(Data provided begins)
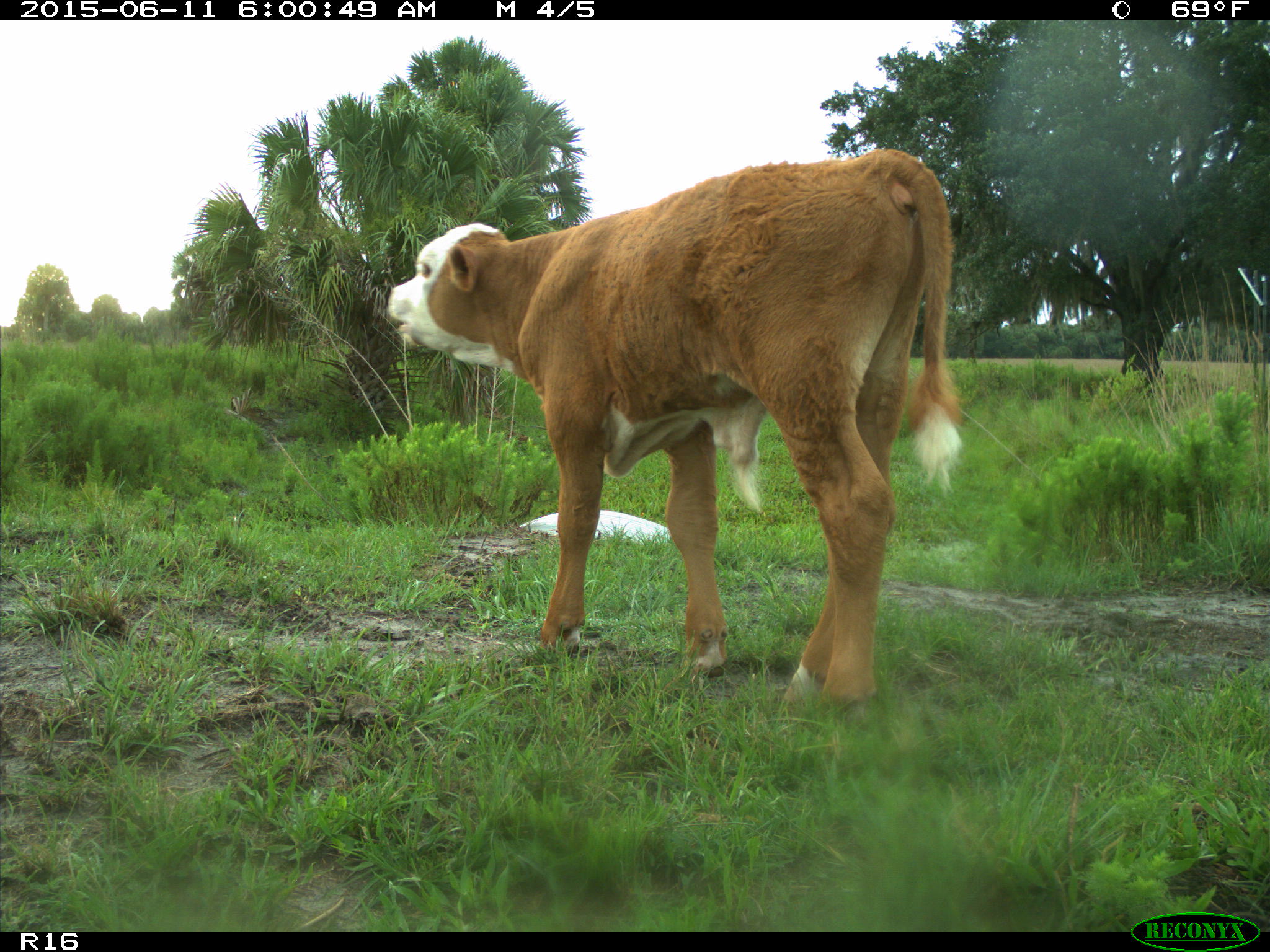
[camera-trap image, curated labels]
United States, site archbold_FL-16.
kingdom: Animalia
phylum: Chordata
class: Mammalia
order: Artiodactyla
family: Bovidae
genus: Bos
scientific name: Bos taurus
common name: domestic cow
Bos taurus (domestic cow).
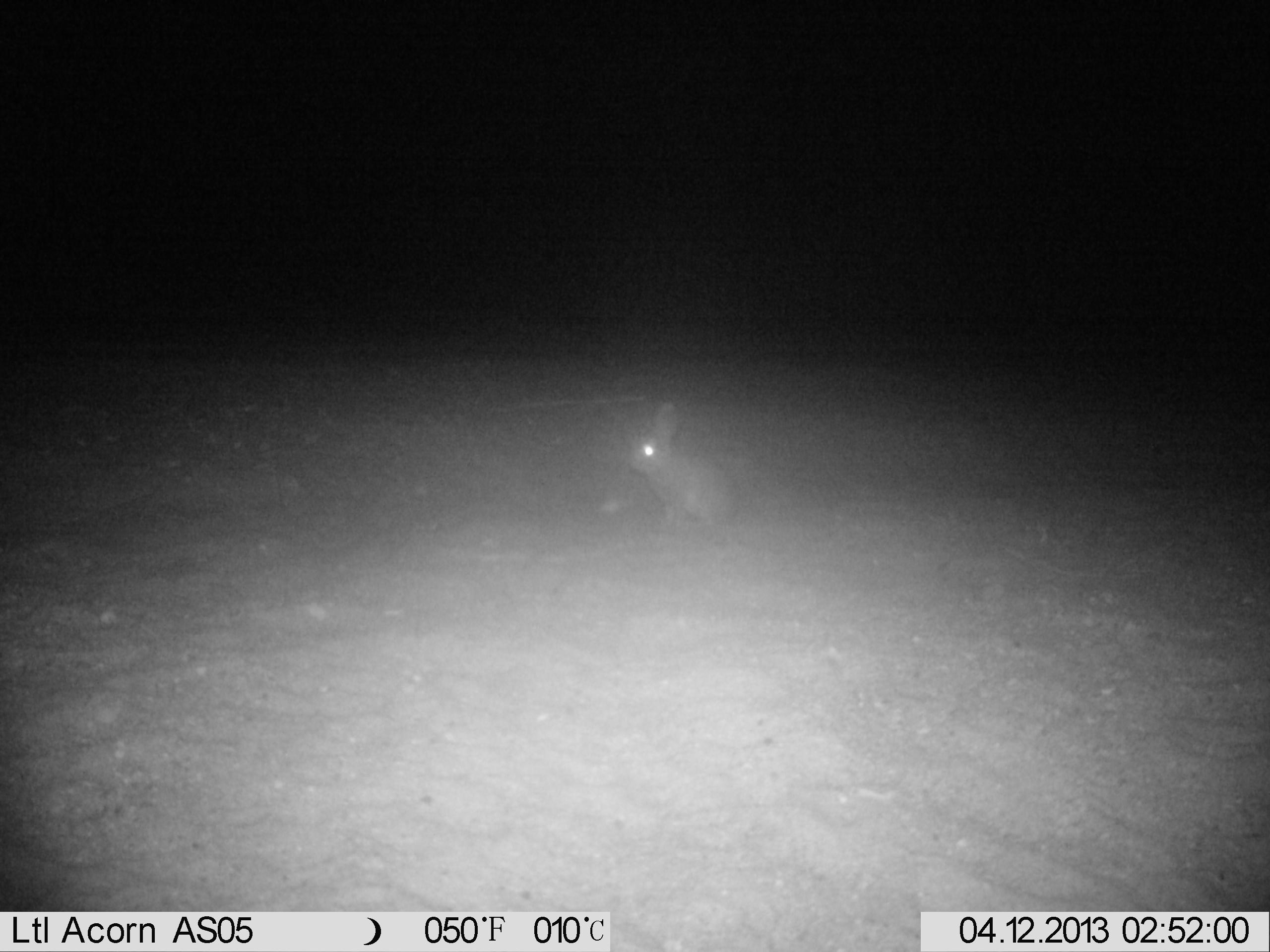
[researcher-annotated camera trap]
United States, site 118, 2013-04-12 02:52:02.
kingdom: Animalia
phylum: Chordata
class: Mammalia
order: Lagomorpha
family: Leporidae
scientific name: Leporidae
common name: rabbits and hares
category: rabbit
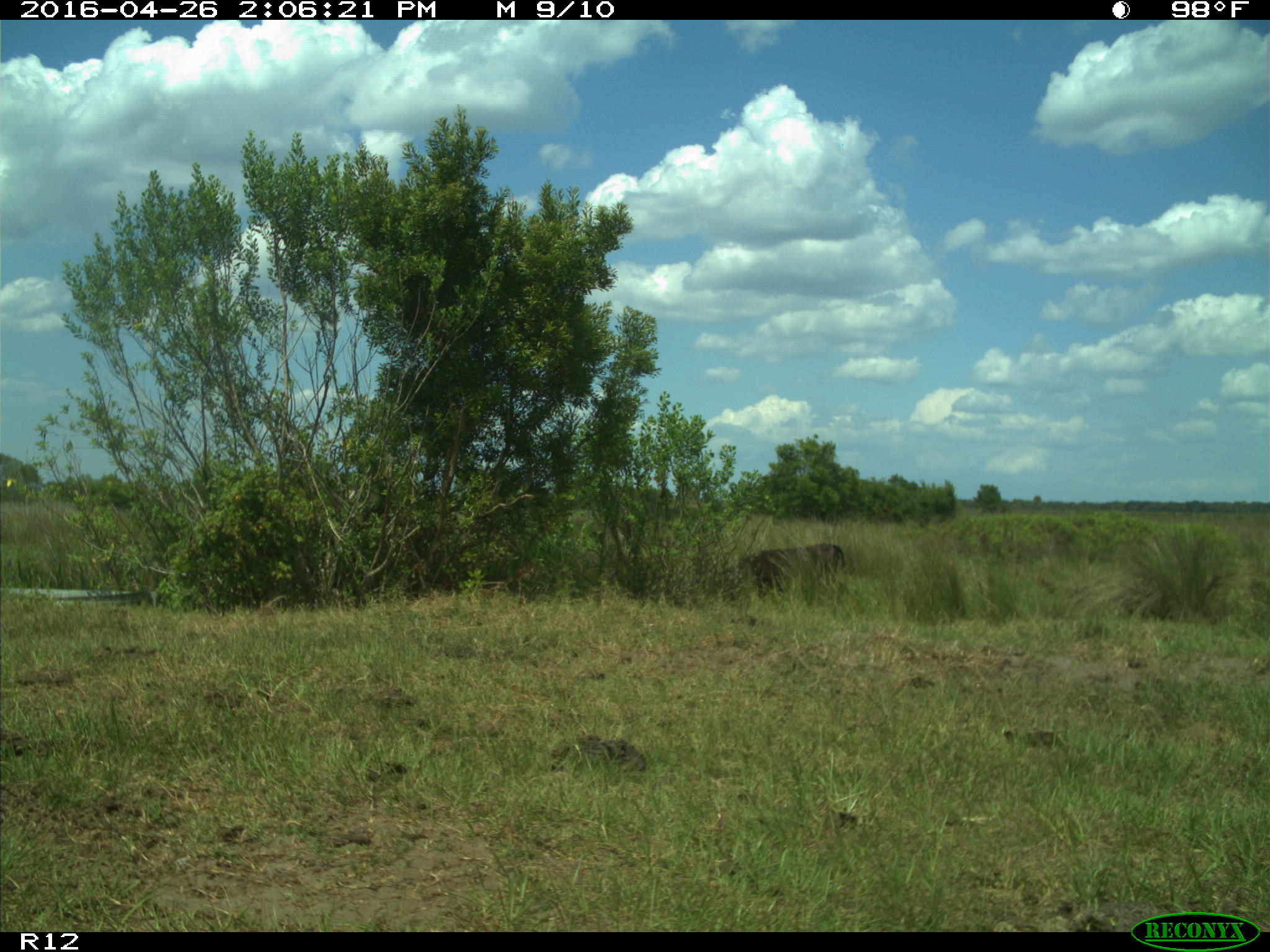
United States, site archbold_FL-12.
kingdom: Animalia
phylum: Chordata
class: Mammalia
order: Artiodactyla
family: Bovidae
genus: Bos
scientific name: Bos taurus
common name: domestic cow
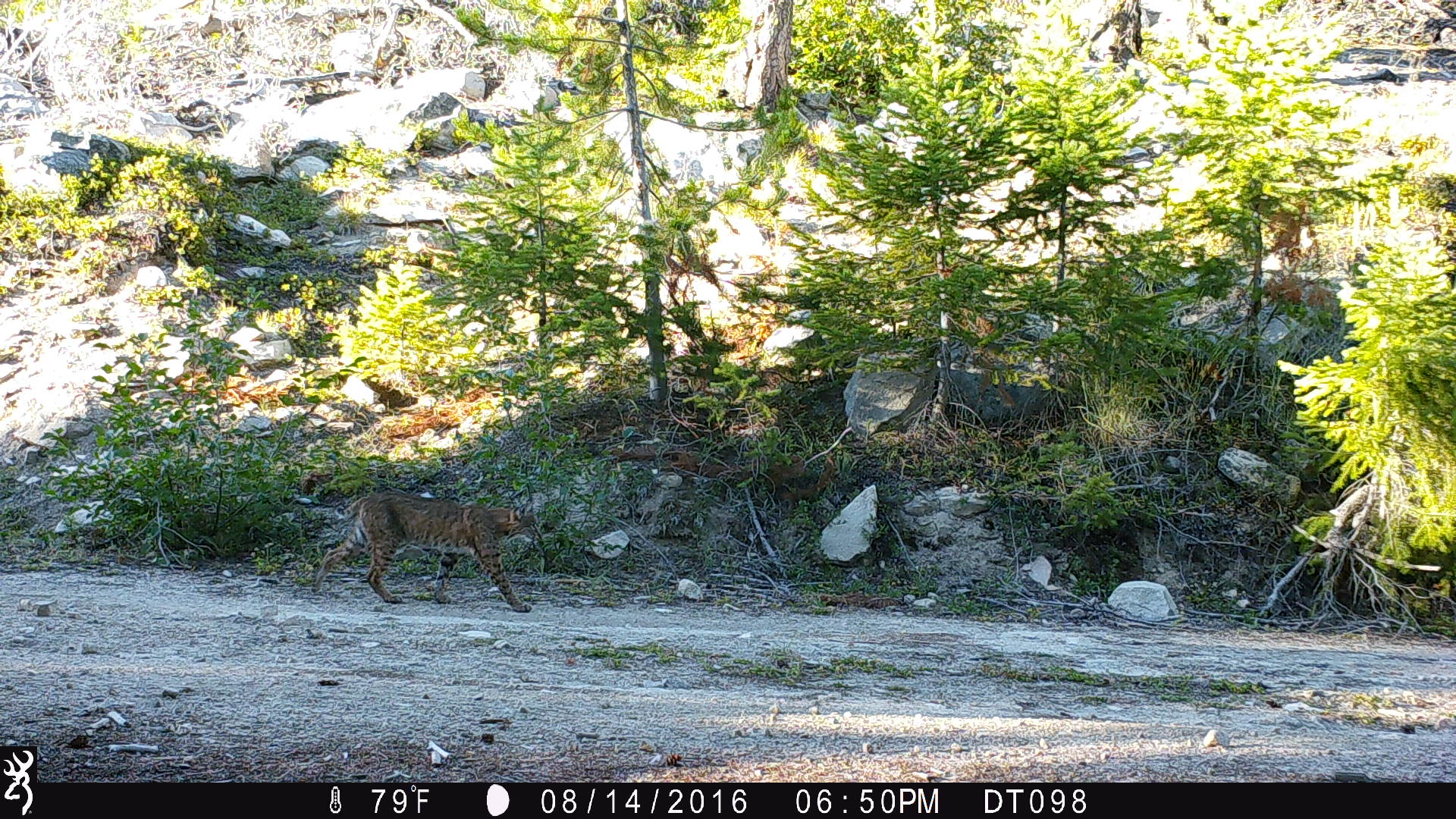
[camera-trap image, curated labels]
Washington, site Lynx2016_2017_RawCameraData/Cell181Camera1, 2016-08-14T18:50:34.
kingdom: Animalia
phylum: Chordata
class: Mammalia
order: Carnivora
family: Felidae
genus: Lynx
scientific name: Lynx rufus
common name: bobcat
Lynx rufus (bobcat). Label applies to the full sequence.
(Data provided ends)
Work order: The answer should hold every entry exactly as given and no pictures at all.

Response to the exercise:
[camera-trap image, curated labels]
United States, site archbold_FL-16.
kingdom: Animalia
phylum: Chordata
class: Mammalia
order: Artiodactyla
family: Bovidae
genus: Bos
scientific name: Bos taurus
common name: domestic cow
Bos taurus (domestic cow).
[researcher-annotated camera trap]
United States, site 118, 2013-04-12 02:52:02.
kingdom: Animalia
phylum: Chordata
class: Mammalia
order: Lagomorpha
family: Leporidae
scientific name: Leporidae
common name: rabbits and hares
category: rabbit
United States, site archbold_FL-12.
kingdom: Animalia
phylum: Chordata
class: Mammalia
order: Artiodactyla
family: Bovidae
genus: Bos
scientific name: Bos taurus
common name: domestic cow
[camera-trap image, curated labels]
Washington, site Lynx2016_2017_RawCameraData/Cell181Camera1, 2016-08-14T18:50:34.
kingdom: Animalia
phylum: Chordata
class: Mammalia
order: Carnivora
family: Felidae
genus: Lynx
scientific name: Lynx rufus
common name: bobcat
Lynx rufus (bobcat). Label applies to the full sequence.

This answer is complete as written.